The planning subsystem embodies the agent’s world model, reasoning about state transitions and predicting environment dynamics to make optimal decisions.

Control

  • PID (Proportional-Integral-Derivative) and MPC (Model Predictive Control): Algorithms to control the vehicle’s steering, throttle, and braking.
All these subsystems are tightly integrated and work together to ensure the robot can navigate safely and efficiently in complex environments. This integration demonstrates how the theoretical agent architectures we studied translate into practical robotics systems.

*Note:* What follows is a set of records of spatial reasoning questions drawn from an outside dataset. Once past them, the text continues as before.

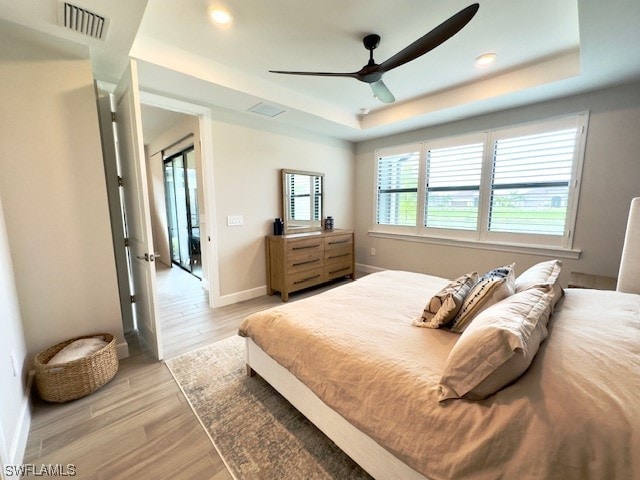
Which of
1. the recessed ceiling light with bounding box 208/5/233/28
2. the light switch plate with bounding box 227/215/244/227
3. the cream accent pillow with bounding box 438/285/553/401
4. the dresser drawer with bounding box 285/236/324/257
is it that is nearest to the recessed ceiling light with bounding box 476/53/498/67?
the recessed ceiling light with bounding box 208/5/233/28

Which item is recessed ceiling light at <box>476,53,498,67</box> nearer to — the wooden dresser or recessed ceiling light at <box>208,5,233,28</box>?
recessed ceiling light at <box>208,5,233,28</box>

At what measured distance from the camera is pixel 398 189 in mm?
4426

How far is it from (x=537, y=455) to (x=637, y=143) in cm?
338

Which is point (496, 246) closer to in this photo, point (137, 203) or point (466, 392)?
point (466, 392)

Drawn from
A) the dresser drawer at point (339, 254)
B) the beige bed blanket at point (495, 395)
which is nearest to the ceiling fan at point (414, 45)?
the beige bed blanket at point (495, 395)

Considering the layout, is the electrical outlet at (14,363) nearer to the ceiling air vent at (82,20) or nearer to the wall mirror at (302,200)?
the ceiling air vent at (82,20)

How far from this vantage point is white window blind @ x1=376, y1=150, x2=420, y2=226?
422cm

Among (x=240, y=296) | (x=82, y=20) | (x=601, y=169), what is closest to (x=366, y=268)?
(x=240, y=296)

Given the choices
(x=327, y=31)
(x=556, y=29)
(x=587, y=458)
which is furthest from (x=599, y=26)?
(x=587, y=458)

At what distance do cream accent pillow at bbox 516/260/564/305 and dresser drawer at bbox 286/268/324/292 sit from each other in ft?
8.29

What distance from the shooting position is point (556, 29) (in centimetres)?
203

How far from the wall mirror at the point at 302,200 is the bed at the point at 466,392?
7.82ft

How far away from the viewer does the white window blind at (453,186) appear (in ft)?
11.8

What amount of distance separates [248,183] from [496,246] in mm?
3399
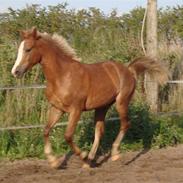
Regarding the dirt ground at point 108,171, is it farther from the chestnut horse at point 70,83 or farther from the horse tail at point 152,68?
the horse tail at point 152,68

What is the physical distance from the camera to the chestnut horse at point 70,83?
7.38 m

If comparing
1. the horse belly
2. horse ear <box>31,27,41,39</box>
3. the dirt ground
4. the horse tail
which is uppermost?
horse ear <box>31,27,41,39</box>

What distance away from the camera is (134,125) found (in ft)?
33.1

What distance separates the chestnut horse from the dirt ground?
0.78 ft

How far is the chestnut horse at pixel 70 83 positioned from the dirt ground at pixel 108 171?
0.78 ft

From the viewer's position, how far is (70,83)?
751cm

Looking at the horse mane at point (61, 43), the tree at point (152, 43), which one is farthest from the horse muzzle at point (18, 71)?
the tree at point (152, 43)

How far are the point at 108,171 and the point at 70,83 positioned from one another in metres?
1.37

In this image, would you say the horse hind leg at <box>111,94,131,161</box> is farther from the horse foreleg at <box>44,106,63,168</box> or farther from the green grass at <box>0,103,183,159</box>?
the horse foreleg at <box>44,106,63,168</box>

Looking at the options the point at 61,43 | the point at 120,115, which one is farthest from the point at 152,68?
the point at 61,43

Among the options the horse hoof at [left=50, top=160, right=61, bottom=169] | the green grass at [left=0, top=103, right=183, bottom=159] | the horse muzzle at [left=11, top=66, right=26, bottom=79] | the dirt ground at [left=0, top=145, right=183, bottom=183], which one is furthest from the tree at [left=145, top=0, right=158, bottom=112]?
the horse muzzle at [left=11, top=66, right=26, bottom=79]

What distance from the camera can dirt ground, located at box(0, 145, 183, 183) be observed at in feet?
22.9

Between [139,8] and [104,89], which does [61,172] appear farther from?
[139,8]

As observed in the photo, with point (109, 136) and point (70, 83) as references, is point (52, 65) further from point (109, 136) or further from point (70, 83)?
point (109, 136)
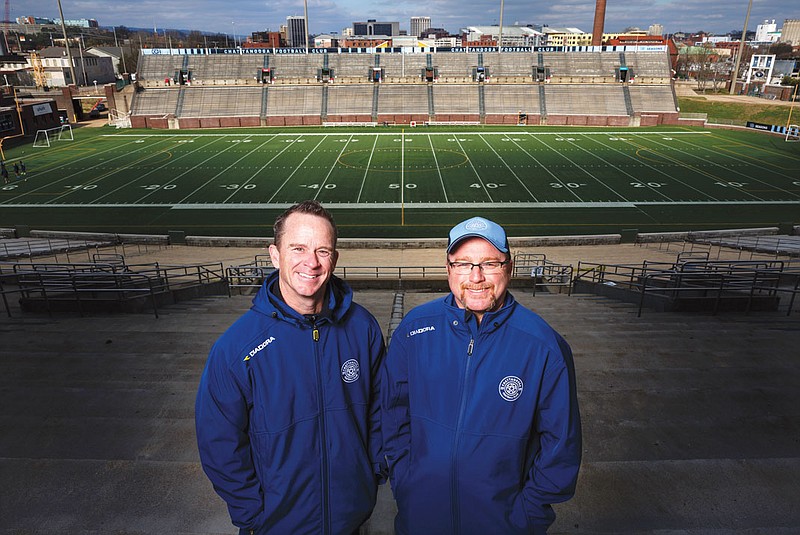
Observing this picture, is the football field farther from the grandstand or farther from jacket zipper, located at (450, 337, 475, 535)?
jacket zipper, located at (450, 337, 475, 535)

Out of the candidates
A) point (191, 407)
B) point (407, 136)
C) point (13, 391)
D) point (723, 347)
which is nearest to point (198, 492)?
point (191, 407)

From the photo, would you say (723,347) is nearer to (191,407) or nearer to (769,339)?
(769,339)

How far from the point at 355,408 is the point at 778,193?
3240 centimetres

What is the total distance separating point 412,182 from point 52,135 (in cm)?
3751

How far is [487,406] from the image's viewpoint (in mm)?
2627

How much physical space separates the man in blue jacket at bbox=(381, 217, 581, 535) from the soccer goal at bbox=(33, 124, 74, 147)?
164 feet

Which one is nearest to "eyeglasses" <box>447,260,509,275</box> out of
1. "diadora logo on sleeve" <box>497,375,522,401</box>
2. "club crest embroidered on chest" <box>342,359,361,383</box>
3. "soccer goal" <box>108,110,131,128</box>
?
"diadora logo on sleeve" <box>497,375,522,401</box>

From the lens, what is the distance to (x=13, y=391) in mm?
5836

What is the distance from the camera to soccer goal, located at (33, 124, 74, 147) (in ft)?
141

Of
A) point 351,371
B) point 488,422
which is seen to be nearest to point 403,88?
point 351,371

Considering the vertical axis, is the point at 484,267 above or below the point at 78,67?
below

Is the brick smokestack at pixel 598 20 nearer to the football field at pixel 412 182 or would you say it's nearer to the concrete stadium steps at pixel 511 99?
the concrete stadium steps at pixel 511 99

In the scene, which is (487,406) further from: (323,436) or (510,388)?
(323,436)

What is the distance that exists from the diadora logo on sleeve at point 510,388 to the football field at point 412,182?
19298 mm
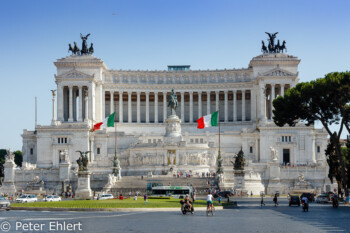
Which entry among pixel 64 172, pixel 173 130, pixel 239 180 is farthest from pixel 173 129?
pixel 239 180

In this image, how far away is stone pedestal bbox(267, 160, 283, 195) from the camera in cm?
9343

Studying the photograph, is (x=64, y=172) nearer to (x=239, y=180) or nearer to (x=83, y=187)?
(x=83, y=187)

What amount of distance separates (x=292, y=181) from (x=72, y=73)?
5420cm

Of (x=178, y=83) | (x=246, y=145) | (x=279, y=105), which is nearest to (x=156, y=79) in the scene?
(x=178, y=83)

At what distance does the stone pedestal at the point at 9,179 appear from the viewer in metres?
96.0

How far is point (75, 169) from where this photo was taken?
99938 mm

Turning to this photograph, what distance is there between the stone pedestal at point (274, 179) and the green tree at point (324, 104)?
13797 mm

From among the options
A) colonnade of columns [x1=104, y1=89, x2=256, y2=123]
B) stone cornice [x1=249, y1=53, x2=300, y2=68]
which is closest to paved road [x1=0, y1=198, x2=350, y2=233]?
stone cornice [x1=249, y1=53, x2=300, y2=68]

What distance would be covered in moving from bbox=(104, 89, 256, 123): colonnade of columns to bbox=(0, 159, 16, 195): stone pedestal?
122 feet

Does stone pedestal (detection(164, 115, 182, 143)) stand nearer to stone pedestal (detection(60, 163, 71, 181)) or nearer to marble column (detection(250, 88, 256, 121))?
stone pedestal (detection(60, 163, 71, 181))

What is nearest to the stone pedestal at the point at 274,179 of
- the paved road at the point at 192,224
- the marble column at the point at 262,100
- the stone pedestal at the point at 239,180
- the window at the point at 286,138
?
the stone pedestal at the point at 239,180

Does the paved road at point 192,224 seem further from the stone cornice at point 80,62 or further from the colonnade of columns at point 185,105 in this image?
the stone cornice at point 80,62

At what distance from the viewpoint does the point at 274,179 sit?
94.8 m

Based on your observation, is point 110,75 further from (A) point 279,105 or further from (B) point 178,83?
(A) point 279,105
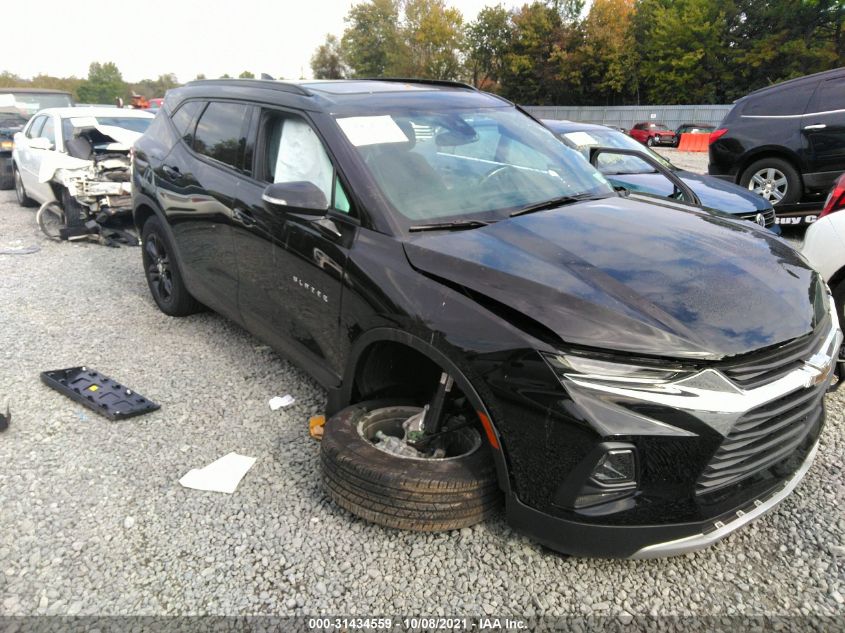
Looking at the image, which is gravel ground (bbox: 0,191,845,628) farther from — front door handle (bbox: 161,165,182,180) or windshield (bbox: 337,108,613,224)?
front door handle (bbox: 161,165,182,180)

From Traditional to Modern AI Agents

In this course we will start with the basics of these subsystems but we will gradually infuse ideas from recent advances in large language models, vision-language models, and reinforcement learning to dramatically transform the capabilities of robotic systems. The ROSA demo above showcases how natural language understanding enables more intuitive human-robot interaction, while the autonomous vehicle architecture illustrates the sophisticated reasoning and planning required for real-world deployment. Key references: (Schmidhuber, 2015; Mirowski et al., 2016; Li et al., 2015)

References

  • Li, X., Li, L., Gao, J., He, X., Chen, J., et al. (2015). Recurrent Reinforcement Learning: A Hybrid Approach.
  • Mirowski, P., Pascanu, R., Viola, F., Soyer, H., Ballard, A., et al. (2016). Learning to Navigate in Complex Environments.
  • Schmidhuber, J. (2015). On Learning to Think: Algorithmic Information Theory for Novel Combinations of Reinforcement Learning Controllers and Recurrent Neural World Models.